Which would you rather have? I think it’s fairly obvious. More explanation, more reasoning, more exposed “thinking process” is almost universally preferred. You’ll see this echoed across all of the major Python projects: scikit-learn, numpy, pandas, etc. all often have more documentation than code. This isn’t an accident!

Some other points to keep in mind when going beyond the bare minimum:

Poor grammar and incoherent writing is a sign of a poor thinking process and lack of understanding.
Good documentation takes time, and requires effort. Do it anyway.
Deep expertise is not a prerequisite for good documentation.

Also do more than the bare minimum. You’ll be thanked by your teammates, users, and yourself.

If you do the bare minimum, your documentation sucks.

9. You’re unaware of documentation’s biggest flaw

Even if you assume the perfect build system: excellent unit tests, linting, style checks, and so on. You’ll still have the following issues with documentation:

Incorrect or bad documentation doesn’t cause the build to fail.
Out-of-date documentation doesn’t cause the build to fail.
You will forget to update the documentation once you’ve changed the code.

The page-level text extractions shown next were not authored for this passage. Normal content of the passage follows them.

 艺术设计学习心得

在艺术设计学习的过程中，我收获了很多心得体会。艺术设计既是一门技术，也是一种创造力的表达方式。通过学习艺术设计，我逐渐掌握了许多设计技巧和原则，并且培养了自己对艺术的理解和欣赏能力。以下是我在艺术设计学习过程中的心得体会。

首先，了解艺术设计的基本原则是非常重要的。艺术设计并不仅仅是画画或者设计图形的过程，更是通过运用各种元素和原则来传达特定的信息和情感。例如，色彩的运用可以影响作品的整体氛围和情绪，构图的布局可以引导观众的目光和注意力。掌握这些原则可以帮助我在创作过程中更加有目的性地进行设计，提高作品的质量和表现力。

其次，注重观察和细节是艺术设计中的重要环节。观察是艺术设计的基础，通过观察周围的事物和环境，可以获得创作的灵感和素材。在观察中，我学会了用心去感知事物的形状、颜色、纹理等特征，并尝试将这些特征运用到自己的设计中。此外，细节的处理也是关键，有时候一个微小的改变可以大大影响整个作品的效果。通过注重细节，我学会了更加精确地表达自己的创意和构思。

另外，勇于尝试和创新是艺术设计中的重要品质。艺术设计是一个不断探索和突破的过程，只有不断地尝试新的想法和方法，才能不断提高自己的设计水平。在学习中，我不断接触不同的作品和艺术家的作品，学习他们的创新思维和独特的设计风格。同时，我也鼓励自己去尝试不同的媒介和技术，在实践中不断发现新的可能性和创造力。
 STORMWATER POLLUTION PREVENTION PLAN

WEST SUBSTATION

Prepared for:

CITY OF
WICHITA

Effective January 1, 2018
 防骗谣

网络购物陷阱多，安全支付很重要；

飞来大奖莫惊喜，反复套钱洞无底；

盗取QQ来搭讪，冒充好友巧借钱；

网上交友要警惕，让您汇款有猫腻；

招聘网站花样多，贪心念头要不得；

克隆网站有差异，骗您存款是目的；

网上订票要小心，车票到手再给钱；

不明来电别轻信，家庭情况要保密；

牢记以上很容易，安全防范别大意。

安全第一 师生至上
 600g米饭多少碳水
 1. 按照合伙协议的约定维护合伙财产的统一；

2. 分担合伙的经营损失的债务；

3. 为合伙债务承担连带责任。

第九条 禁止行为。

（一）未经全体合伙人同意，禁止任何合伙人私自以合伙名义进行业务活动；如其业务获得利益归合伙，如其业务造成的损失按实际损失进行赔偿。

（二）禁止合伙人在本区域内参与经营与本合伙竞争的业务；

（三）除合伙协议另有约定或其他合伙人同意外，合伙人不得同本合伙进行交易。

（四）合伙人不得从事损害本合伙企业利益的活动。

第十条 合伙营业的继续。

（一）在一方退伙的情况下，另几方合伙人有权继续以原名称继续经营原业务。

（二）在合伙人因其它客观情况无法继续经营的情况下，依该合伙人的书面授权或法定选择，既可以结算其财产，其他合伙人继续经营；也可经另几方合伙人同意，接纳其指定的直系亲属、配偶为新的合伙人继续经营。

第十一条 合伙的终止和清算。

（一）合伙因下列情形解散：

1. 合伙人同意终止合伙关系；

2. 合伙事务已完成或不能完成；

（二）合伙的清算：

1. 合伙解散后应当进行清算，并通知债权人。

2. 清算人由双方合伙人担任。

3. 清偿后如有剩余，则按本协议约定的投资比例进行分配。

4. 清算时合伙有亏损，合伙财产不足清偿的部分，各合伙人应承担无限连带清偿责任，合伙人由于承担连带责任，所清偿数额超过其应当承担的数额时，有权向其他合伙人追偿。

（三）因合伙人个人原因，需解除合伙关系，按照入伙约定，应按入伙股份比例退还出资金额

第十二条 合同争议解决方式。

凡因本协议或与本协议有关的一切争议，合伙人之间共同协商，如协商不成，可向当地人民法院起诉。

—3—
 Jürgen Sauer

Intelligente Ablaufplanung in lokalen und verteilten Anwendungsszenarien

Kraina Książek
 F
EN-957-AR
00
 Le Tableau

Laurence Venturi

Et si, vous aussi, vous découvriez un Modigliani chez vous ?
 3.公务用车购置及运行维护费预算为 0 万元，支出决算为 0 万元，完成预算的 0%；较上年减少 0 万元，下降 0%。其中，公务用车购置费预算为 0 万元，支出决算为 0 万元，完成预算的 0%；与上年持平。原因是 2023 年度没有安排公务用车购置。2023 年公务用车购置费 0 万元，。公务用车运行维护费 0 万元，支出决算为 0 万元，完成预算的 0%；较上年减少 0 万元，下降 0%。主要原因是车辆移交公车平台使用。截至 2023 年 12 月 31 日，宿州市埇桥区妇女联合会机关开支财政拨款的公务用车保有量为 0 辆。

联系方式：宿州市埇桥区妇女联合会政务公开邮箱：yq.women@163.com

When it comes to docstrings and comments, documentation is code. But it’s code that doesn’t get executed or tested (yes, I know about doctests, that’ll help with testing examples, but not with prose). As a result, you have to be extra vigilant and disciplined when it comes to maintaining your documentation. Made a point of revisiting it, making sure it’s still up to date and relevant. Otherwise you might inadvertently do the worst thing documentation can do (besides not existing): pointing someone in the wrong direction.

Till next time,
Michael.

PS: I’m hoping to write more in the near-future. Life has thrown a lot at me, but I’ve been constantly surprised at the peace of mind I achieve when I get to write about things I care about. So, holding thumbs, there’ll be more to share soon.